The officer, an 18-year veteran in the warrants bureau, was cleared last week of any wrongdoing despite a cellphone video of the incident showing him throw a hard right-cross at the woman as she was being carried away from the crowd by four police officers.
The incident, captured on a cellphone video taken by a fan, went viral. It was taken during the rowdiest University of Miami football game in almost two decades. On Saturday night, Nov. 4, when UM played Virginia Tech in a pivotal game, fans and police said Freitas was cursing and swinging at people in Section 129 at Hard Rock Stadium.
Police were called. As she fought them by holding onto a railing on the steps, four officers hoisted her onto their shoulders. The video shows a clearly inebriated Freitas with her feet and arms free and swinging wildly. At one point she reaches out to slap Ross and misses. But her hand connects with him on the way back, striking his left eye.
The report released last week by Ross’ supervisor that cleared him said the officer acted instinctively and immediately struck Freitas to subdue her.

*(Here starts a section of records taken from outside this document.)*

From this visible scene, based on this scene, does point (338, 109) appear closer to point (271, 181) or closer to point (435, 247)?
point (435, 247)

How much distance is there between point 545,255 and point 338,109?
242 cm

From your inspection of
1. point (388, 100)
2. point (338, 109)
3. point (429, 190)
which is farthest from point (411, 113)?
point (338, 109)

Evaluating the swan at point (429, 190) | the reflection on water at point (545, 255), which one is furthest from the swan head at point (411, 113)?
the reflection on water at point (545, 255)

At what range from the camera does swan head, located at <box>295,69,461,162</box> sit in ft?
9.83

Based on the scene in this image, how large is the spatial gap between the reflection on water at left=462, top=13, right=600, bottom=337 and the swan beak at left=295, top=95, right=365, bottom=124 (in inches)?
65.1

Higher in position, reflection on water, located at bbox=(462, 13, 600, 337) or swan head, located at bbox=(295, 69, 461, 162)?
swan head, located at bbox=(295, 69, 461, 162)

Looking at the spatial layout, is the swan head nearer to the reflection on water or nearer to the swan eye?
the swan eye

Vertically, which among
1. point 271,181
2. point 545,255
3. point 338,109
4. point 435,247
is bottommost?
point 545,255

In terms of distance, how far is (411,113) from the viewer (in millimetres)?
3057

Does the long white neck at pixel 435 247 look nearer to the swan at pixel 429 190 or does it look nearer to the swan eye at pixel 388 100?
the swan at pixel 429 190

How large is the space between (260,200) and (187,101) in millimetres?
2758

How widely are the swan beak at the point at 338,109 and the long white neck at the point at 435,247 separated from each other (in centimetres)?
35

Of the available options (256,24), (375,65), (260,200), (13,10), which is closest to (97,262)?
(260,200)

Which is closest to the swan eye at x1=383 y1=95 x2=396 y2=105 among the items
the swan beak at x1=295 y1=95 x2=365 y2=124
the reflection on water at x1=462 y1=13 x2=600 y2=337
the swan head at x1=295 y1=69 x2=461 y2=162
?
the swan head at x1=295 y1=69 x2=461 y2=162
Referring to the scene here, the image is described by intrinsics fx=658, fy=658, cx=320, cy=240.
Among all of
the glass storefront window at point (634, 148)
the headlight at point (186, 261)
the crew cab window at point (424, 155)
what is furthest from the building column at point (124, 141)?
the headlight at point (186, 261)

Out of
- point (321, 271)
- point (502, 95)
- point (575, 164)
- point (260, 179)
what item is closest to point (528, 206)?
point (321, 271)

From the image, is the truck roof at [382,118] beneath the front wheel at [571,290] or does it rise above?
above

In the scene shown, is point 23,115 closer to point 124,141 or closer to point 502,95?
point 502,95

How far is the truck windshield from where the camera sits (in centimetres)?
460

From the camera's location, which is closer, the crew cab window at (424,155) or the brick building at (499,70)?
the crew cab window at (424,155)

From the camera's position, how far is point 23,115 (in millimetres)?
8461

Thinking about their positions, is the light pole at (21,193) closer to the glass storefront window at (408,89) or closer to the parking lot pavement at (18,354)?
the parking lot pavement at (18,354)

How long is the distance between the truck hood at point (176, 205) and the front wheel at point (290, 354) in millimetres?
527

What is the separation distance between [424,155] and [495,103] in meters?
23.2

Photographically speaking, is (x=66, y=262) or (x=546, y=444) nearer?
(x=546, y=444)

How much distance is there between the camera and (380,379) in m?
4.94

It found that his actions were within department rules.
The department’s Internal Affairs office never opened an investigation into Ross’ actions because no one, including Freitas, filed a complaint. The Herald made several unsuccessful attempts to contact Freitas, including visiting her home in Broward County.
Freitas is due in court again on Dec. 21 to see whether she is accepted into the pretrial intervention program that is the basis for her plea agreement.